Material for this exercise.
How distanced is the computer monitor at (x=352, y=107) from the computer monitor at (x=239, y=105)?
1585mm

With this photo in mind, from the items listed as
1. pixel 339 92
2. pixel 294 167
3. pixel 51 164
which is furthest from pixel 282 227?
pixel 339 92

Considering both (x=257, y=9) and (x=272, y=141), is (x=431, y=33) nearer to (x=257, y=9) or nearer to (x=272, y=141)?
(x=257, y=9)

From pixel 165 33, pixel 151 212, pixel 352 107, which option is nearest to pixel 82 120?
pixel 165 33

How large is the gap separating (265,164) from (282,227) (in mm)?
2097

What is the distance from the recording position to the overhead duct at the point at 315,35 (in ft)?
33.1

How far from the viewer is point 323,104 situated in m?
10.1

==

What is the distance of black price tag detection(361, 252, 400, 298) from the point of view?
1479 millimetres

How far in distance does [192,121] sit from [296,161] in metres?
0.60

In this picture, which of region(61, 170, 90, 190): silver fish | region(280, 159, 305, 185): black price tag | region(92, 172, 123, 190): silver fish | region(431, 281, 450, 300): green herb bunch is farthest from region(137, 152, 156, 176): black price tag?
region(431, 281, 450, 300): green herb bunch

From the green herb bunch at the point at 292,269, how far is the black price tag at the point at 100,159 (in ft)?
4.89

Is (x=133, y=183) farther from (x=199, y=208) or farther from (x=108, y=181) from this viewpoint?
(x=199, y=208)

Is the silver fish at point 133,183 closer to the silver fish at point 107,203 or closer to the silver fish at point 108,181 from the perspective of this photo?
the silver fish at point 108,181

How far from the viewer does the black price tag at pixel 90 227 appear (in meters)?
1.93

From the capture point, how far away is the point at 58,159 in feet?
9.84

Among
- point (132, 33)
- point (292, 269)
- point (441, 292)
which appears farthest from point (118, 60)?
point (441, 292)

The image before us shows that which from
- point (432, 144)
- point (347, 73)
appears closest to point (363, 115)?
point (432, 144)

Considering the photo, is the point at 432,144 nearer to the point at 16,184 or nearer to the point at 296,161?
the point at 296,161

What to work on.
Can you find every line in the records above that contains the word "appears" and copy each of those lines? Case counts.

Problem solution.
which appears farthest from point (118, 60)?
appears closest to point (363, 115)?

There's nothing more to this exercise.